His fiery speeches and almost daily media interviews -- including several he gave Israeli television in Hebrew -- made him a defining face of 18 months of Israeli-Palestinian fighting. Barghouti, who was arrested for the first time when he was only 18, learned Hebrew in Israeli prisons.

Barghouti served six years in prison for membership in Yasser Arafat's Fatah faction, then an illegal organization. Deported in 1987, he returned seven years later under an interim Palestinian-Israeli peace deal. For a time, he was known as a supporter of the peace negotiations with Israel. That changed with the renewed fighting after September 2000, and on Monday the 41-year-old Barghouti was captured by Israel forces in Ramallah.

In November, Barghouti said he considers any Israeli in the West Bank and Gaza a legitimate target for attack.

In August 2001, Barghouti said Palestinians must use violence. "The Palestinian people has one alternative, one option," he told reporters, "to continue this intifada (uprising) to put an end to Israeli occupation."

Such uncompromising rhetoric earned him the respect and admiration of young Palestinians angered by Arafat's failure to deliver an independent state after nearly a decade of on-and-off peace talks.

Barghouti's detention is a major security coup for Israel, which could use it to counter international pressure to its military offensive in the West Bank.

Interviewed on CNN, Israeli Prime Minister Ariel Sharon said that if Israel had withdrawn from Ramallah, Barghouti "would have been free and he'd be able to continue."

The Israeli military campaign to crush Palestinian militias followed a series of Palestinian suicide bombings that killed scores of Israelis.

Last Friday, a suicide bomber killed six Israelis and wounded nearly 90 in Jerusalem. The Al-Aqsa Martyrs' Brigade took responsibility. Israel says Barghouti is the leader of the militia, which is linked to Arafat's Fatah faction.

Barghouti is a Fatah leader, but has never acknowledged a formal relationship with the Al-Aqsa militia.

He has denied targeting civilians.

"While I, and the Fatah movement to which I belong, strongly oppose attacks and the targeting of civilians inside Israel, our future neighbor, I reserve the right to protect myself, to resist the Israeli occupation of my country and to fight for my freedom," Barghouti wrote in a January commentary in the Washington Post.
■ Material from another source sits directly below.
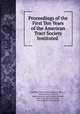 Proceedings of the First Ten Years of the American Tract Society Instituted ., American Tract Society (Boston, Mass .), American Tract Society, Mass American Tract Society (Boston , New England Tract Society, New England Tract Society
At times during the past 18 months, Barghouti appeared to publicly disagree with Arafat over the direction of the Palestinian uprising. But Barghouti's acumen -- he never mentioned the Palestinian leader by name when criticizing his policies -- and popularity ensured his political survival.

Barghouti's wife, Fadwa, fighting back tears at her Ramallah home, warned Israel against harming her husband and said: "There are a thousand Marwan Barghoutis who will continue his mission."

-- Information from Knight Ridder was used in this report.